# problem with wireless



## forbiddenzone (May 24, 2010)

im using freebsd 8.0
conected whit ethernet  and the OS not recognize  my wireless card  
i know cause i read the handbook i need a driver  called "ral0" for Ralink Technology IEEE 802.11 wireless network driver
so... my question is can anyone help me to install and configurate  that driver , step by step please. cause in dont understand how,
 i read this http://www.freebsd.org/cgi/man.cgi?query=ral&sektion=4
and i couldn't  get into it!!!
this is what i have whit the command ifconfig

```
fbzone@host# ifconfig
rl0: flags=8843<UP,BROADCAST,RUNNING,SIMPLEX,MULTICAST> metric 0 mtu 1500
	options=8<VLAN_MTU>
	ether 00:1b:24:29:60:68
	inet 192.168.1.3 netmask 0xffffff00 broadcast 192.168.1.255
	media: Ethernet autoselect (100baseTX <full-duplex>)
	status: active
ral0: flags=8802<BROADCAST,SIMPLEX,MULTICAST> metric 0 mtu 2290
	ether 00:0d:f0:3b:a5:71
	media: IEEE 802.11 Wireless Ethernet autoselect (autoselect)
	status: no carrier
lo0: flags=8049<UP,LOOPBACK,RUNNING,MULTICAST> metric 0 mtu 16384
	options=3<RXCSUM,TXCSUM>
	inet6 fe80::1%lo0 prefixlen 64 scopeid 0x3 
	inet6 ::1 prefixlen 128 
	inet 127.0.0.1 netmask 0xff000000
```
thanks


----------



## zeiz (May 24, 2010)

That's what's written in the link you've provided:



> ... to load the driver as a module at boot time, place the
> following line in loader.conf(5):
> *if_ral_load="YES"*



That's the same file: /boot/loader.conf you also need to enable your sound.
So open the file 
`# ee /boot/loader.conf`
and put there 2 lines:

```
if_ral_load="YES"
snd_hda_load="YES"
```
Save the file and hopefully you'll have both: sound and wifi up 
If not - post here.
Honestly the driver must be already loaded since it's compiled in kernel.
Check it:
`# kldstat -v | grep ral`
It's also not clear what is your chipset.
Some links to check:
http://forums.freebsd.org/showthread.php?t=6425
http://damien.bergamini.free.fr/ral/ral-freebsd.html
http://forums.freebsd.org/showthread.php?t=6443


----------



## forbiddenzone (May 24, 2010)

*awesome!*

thaks a lot  it works great !  now i have sound on my computer but  i still dont know  how to connect to wifi  there is any option here?
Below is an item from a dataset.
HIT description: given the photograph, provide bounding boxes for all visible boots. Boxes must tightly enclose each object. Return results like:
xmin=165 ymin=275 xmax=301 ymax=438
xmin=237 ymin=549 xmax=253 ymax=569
this is the only think what i see, so if you can help me one more time please would be great thanks!


----------



## zeiz (May 24, 2010)

Could you check is ral loaded?
`# kldstat -v | grep ral`
And what is your chipset:
`# dmesg | grep ral0`


----------



## forbiddenzone (May 24, 2010)

*this is ...*

this is what i saw :


```
fbzone@host# kldstat -v | grep ral
		302 uhub/ural
 2    1 0xc0f6e000 13e4c    if_ral.ko (/boot/kernel/if_ral.ko)
		 1 pci/ral
fbzone@host# dmesg | grep ral0
ral0: <Ralink Technology RT2561> mem 0xc0108000-0xc010ffff irq 22 at device 4.0 on pci9
ral0: MAC/BBP RT2561C, RF RT2527
ral0: [ITHREAD]
```

can you help me ?


----------



## zeiz (May 24, 2010)

Your chip is RT2561, it's supported and should work. You may want to google on it.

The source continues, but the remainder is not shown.